Although we believe that our anticipated future results, performance or achievements expressed or implied by the forward-looking statements and information are based upon reasonable assumptions and expectations, investors and other readers should not place undue reliance on forward-looking statements and information because they involve known and unknown risks, uncertainties and other factors, many of which are beyond our control, which may cause the actual results, performance or achievements of Brookfield Business Partners to differ materially from anticipated future results, performance or achievements expressed or implied by such forward-looking statements and information.
Factors that could cause actual results to differ materially from those contemplated or implied by forward-looking statements include, but are not limited to: general economic conditions and risks relating to the economic, including unfavorable changes in interest rates, foreign exchange rates, inflation and volatility in the financial markets; global equity and capital markets and the availability of equity and debt financing and refinancing within these markets; strategic actions including our ability to complete dispositions and achieve the anticipated benefits therefrom; the ability to complete and effectively integrate acquisitions into existing operations and the ability to attain expected benefits; changes in accounting policies and methods used to report financial condition (including uncertainties associated with critical accounting assumptions and estimates); the ability to appropriately manage human capital; the effect of applying future accounting changes; business competition; operational and reputational risks; technological change; changes in government regulation and legislation within the countries in which we operate; governmental investigations; litigation; changes in tax laws; ability to collect amounts owed; catastrophic events, such as earthquakes, hurricanes and pandemics/epidemics including COVID-19; the possible impact of international conflicts, wars and related developments including Russia’s invasion of Ukraine, terrorist acts and cyber terrorism; and other risks and factors detailed from time to time in our documents filed with the securities regulators in Canada and the United States including in the “Risk Factors” section in our most recently filed Form 20-F.
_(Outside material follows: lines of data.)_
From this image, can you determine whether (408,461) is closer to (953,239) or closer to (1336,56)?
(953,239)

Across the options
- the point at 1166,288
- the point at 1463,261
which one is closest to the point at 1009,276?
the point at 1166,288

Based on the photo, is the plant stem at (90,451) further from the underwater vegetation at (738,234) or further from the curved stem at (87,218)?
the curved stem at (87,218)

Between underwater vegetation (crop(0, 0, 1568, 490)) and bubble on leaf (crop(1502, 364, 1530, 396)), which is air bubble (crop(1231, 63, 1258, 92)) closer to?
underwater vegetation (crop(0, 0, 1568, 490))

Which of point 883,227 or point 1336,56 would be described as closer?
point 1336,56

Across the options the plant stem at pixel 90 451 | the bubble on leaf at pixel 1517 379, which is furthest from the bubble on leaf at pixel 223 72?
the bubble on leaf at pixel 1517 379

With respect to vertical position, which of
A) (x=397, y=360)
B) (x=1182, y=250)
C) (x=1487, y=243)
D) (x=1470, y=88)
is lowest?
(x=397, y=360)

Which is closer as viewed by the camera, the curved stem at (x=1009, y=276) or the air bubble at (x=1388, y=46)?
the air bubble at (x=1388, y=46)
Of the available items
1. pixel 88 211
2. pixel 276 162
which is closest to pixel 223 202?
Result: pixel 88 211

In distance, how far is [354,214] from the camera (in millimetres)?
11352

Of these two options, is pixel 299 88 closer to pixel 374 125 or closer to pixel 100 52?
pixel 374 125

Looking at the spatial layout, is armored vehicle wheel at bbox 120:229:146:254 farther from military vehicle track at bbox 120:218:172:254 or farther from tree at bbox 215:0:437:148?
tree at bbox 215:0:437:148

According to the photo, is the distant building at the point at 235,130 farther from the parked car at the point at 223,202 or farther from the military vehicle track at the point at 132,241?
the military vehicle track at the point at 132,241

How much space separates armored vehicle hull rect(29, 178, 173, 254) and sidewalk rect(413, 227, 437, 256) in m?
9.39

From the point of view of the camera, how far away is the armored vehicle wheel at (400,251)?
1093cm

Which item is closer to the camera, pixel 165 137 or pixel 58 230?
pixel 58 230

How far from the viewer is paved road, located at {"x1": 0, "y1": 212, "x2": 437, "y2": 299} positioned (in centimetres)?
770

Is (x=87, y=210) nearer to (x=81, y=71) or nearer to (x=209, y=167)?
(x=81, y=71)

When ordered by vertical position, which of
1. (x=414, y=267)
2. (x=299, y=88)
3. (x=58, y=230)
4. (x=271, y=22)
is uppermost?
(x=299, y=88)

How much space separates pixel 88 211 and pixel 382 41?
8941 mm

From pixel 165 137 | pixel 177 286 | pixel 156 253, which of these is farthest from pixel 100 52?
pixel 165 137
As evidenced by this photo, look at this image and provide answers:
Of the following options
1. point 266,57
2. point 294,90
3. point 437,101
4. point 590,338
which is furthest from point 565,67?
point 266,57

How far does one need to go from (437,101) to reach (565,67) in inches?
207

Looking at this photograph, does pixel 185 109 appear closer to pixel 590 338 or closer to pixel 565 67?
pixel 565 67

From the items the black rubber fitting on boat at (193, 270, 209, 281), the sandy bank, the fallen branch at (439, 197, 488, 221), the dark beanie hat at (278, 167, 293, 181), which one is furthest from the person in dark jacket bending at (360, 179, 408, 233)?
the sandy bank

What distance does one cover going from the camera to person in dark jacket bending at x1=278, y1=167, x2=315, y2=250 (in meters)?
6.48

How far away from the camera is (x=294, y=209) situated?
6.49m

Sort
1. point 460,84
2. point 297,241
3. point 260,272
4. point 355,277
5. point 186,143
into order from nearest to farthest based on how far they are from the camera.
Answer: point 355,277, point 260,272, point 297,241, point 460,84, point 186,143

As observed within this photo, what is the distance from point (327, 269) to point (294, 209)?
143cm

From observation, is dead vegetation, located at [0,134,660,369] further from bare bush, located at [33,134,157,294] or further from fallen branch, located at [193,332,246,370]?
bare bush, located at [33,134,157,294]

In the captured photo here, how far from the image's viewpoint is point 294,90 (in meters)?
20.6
We caution that the foregoing list of important factors that may affect future results is not exhaustive. When relying on our forward-looking statements and information, investors and others should carefully consider the foregoing factors and other uncertainties and potential events. Except as required by law, we undertake no obligation to publicly update or revise any forward-looking statements or information, whether written or oral, that may be as a result of new information, future events or otherwise.